Text block =>
The Word was with God, and the Word was God.

Then he tells the birth story — in only nine words:

“And the Word became flesh, and dwelt among us.”

The Word’ who was with God in creation, the one who is God at work in history and human life, this one became a person, became flesh — as utterly human as you and I. Not God with a “people-suit” disguise on; not a good person whom God rewarded and made memorable, not a super angel God created earlier and saved up for Bethlehem.

Only God can tell us that the baby born to Mary in Bethlehem is the eternal Word. If God had not told us THIS Christmas story, we would still have THAT Christmas story about Mary and Joseph and angels and shepherds. But we would never see its significance.

Shocking!

Unbelievable!

The Word becomes flesh in a vulnerable, inarticulate baby. The message is this: someday, the child will grow and become an adult and walk, talk, love, live, say things, and do things that will show us how much God loves us. But even here, even in this Christmas season, what we celebrate is not the potential for communication that a baby has—but that someday God will speak through incarnate life. We celebrate that this baby, the Word made flesh, was already a wholly formed message of love, full of grace and truth toward us. God is saying:

Here I am.

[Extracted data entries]
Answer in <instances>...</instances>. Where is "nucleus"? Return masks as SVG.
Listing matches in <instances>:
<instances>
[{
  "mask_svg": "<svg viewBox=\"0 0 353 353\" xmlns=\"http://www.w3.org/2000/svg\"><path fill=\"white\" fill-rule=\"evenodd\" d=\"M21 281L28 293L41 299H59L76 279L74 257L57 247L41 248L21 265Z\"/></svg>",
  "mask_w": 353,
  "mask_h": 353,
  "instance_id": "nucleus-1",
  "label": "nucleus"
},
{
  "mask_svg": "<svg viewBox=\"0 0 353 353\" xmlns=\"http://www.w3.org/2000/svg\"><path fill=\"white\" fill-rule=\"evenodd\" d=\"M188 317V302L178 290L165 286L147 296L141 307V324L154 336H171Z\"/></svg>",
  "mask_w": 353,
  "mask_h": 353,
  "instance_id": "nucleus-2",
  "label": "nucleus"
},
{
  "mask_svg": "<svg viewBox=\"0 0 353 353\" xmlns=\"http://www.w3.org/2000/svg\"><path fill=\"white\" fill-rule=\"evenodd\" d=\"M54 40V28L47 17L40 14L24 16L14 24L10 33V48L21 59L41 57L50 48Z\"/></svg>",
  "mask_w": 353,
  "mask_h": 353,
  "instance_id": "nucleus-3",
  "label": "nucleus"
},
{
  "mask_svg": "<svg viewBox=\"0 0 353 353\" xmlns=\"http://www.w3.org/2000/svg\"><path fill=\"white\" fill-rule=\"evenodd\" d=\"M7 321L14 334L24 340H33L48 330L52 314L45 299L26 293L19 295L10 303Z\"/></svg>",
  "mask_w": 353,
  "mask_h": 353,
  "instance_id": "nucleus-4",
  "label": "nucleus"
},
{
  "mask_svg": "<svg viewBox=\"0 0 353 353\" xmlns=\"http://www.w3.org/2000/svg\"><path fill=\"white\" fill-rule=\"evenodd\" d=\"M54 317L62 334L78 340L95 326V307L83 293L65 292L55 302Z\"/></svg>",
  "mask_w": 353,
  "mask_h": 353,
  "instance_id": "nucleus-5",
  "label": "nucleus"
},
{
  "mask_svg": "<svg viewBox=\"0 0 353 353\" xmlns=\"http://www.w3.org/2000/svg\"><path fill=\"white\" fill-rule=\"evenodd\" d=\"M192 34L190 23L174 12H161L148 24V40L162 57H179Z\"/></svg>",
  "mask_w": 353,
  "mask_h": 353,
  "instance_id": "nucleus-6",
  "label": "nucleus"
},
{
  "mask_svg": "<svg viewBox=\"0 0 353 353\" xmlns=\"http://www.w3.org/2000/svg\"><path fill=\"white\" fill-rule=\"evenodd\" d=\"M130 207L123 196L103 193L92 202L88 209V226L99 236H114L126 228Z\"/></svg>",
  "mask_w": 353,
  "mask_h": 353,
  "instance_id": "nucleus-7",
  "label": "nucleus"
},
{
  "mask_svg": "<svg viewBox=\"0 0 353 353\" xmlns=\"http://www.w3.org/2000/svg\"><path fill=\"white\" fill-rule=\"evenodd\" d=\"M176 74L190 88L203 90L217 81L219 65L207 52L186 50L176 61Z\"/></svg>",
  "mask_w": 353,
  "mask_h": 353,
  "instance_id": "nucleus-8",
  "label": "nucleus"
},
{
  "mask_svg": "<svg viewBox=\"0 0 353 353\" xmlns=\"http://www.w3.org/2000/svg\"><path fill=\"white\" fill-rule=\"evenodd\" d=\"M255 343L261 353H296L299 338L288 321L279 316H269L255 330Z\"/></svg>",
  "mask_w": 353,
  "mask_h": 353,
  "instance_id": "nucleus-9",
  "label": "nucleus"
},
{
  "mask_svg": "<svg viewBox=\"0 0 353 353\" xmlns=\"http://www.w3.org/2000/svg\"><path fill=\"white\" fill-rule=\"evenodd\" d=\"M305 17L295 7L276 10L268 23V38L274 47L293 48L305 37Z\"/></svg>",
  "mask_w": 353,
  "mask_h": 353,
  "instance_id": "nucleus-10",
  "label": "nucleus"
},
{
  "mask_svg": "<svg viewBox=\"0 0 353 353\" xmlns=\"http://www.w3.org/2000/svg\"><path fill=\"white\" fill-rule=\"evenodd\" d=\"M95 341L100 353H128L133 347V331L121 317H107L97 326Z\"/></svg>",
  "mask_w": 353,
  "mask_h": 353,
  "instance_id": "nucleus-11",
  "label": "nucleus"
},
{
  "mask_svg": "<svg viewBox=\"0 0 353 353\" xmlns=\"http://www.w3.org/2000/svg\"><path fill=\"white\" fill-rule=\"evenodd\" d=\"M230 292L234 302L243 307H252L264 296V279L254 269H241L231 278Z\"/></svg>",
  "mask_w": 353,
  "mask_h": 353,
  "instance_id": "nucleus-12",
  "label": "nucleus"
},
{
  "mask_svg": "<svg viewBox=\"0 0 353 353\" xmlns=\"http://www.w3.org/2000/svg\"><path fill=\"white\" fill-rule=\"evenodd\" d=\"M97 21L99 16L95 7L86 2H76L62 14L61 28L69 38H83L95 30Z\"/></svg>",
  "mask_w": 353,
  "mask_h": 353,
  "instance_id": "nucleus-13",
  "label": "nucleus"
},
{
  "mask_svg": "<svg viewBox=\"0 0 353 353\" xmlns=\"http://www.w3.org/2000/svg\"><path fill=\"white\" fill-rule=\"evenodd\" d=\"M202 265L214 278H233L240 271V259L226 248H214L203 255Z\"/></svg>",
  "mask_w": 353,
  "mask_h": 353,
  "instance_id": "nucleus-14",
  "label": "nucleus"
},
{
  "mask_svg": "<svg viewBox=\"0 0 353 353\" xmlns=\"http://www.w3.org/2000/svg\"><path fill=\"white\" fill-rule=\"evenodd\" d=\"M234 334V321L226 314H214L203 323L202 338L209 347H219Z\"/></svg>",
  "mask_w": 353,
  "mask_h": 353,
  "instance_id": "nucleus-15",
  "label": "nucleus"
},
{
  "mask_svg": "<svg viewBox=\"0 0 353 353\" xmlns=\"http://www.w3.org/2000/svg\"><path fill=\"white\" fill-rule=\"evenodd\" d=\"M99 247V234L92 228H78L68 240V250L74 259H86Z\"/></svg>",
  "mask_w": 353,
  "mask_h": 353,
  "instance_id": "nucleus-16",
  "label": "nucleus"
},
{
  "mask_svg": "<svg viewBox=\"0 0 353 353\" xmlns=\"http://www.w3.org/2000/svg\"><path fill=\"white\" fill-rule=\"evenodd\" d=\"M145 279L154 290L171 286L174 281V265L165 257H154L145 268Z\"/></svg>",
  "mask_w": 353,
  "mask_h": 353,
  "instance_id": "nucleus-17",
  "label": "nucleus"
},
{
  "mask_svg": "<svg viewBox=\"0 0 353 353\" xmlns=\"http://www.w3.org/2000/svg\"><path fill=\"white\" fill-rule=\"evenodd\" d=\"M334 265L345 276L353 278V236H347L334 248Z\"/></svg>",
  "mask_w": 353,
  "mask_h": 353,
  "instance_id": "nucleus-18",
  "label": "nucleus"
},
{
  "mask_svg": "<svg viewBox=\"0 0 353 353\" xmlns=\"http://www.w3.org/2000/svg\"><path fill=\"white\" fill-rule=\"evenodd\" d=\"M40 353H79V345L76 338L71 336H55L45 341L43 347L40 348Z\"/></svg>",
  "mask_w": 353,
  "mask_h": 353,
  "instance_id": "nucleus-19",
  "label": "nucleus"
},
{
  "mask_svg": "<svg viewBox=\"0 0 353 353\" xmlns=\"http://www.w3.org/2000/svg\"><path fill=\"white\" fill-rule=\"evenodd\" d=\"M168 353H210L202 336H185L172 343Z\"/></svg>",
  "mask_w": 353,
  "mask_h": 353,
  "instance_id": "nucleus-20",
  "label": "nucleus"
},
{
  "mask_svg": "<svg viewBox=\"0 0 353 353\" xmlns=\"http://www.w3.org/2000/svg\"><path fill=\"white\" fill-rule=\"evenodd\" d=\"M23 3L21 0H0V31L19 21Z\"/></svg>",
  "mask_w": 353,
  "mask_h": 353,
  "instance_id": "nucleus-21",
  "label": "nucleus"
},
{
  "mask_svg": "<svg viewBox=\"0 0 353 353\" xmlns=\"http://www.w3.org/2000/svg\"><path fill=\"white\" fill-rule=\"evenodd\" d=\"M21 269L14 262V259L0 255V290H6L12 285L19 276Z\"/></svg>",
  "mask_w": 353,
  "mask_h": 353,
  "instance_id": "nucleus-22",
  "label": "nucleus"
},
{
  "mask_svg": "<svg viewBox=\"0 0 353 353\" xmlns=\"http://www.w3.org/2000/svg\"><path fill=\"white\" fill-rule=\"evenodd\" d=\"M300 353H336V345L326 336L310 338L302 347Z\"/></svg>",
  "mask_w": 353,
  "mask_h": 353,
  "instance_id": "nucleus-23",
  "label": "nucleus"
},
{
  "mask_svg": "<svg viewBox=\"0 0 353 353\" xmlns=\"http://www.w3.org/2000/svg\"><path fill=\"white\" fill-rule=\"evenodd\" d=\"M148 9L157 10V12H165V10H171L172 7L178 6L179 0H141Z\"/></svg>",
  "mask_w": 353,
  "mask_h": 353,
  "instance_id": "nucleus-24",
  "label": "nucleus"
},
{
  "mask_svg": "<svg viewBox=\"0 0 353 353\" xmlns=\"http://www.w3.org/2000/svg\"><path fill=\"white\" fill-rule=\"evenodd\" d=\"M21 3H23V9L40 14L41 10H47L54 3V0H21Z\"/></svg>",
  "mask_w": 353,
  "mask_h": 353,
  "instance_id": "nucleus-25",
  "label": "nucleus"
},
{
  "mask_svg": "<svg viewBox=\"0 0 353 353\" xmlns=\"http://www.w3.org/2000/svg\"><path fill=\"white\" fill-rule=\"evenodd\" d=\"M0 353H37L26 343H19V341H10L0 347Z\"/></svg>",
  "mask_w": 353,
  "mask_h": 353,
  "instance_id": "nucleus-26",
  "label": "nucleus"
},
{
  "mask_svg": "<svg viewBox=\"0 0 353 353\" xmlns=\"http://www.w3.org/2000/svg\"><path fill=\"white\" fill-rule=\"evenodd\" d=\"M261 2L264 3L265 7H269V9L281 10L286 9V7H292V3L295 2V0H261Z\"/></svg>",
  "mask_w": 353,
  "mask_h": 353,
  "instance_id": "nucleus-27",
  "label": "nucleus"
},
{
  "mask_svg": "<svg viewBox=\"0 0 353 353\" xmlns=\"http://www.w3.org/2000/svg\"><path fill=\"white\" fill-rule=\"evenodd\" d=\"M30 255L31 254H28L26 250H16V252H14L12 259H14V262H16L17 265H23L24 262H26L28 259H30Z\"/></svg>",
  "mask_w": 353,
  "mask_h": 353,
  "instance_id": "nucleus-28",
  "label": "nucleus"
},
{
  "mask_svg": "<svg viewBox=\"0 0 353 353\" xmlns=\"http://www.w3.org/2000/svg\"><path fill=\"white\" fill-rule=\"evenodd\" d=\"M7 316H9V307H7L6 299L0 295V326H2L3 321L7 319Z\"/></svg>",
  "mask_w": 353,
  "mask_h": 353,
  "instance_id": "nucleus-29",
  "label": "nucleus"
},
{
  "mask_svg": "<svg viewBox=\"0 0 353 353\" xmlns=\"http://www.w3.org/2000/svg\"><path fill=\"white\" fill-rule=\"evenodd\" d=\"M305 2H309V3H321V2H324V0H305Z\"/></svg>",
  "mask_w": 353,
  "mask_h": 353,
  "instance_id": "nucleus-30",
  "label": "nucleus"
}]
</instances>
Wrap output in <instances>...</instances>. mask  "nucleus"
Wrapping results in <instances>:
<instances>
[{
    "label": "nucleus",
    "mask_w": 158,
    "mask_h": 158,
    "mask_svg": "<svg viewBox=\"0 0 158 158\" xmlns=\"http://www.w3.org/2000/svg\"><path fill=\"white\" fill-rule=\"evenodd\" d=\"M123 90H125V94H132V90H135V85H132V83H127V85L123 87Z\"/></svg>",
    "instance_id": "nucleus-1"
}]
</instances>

Stated problem 1 =>
Tally the lines of the records that contain the string "instances", and give only the number.
Stated problem 2 =>
Resume the Christmas reflection on the Word becoming flesh, starting after its last line.

Response 1 =>
8

Response 2 =>
I am with you.
I am for you.
I am trusting myself to you.

I need you.

Christmas means that God keeps His Word. John 1:1,14 says:

“In the beginning was the Word, and the Word was with God, and the Word was God.

And the Word became flesh and lived among us……”

You see, God is a God of His Word 365 days a year. In that sense, we can celebrate Christmas all year. In one of my all-time favorite movies, the original Miracle on 34th Street, the character played by Edmund Gwenn explains it best with the line,

“Christmas isn’t a day; Christmas is a state of mind.”

To sum it all up, the next time someone asks,

“Well, Christmas is over … now what?”

ask them what they mean by Christmas being over.

Christmas is never over because God keeps His Word 24 hours a day/ 7days a week /365 days a year.

Jesus came into the world to know human suffering and teach important lessons to serve humankind forever. Ultimately, Jesus, the light of the world, came to deliver his people from sinful ways and point them toward salvation.

Let us pray:

God, I approach this Christmas season with some trepidation, and a lot of fear and trembling. Because I don’t know if I really  understood before,  what was sacred,

before now.

All the pomp and circumstance of Christmas lies by the wayside now, like crumpled wrapping paper. After all, we are not here to impress anybody. What is left is the Christ Candle, burning the conviction into our hearts, that life is sacred, precisely because it is all so unique and beautiful and brief.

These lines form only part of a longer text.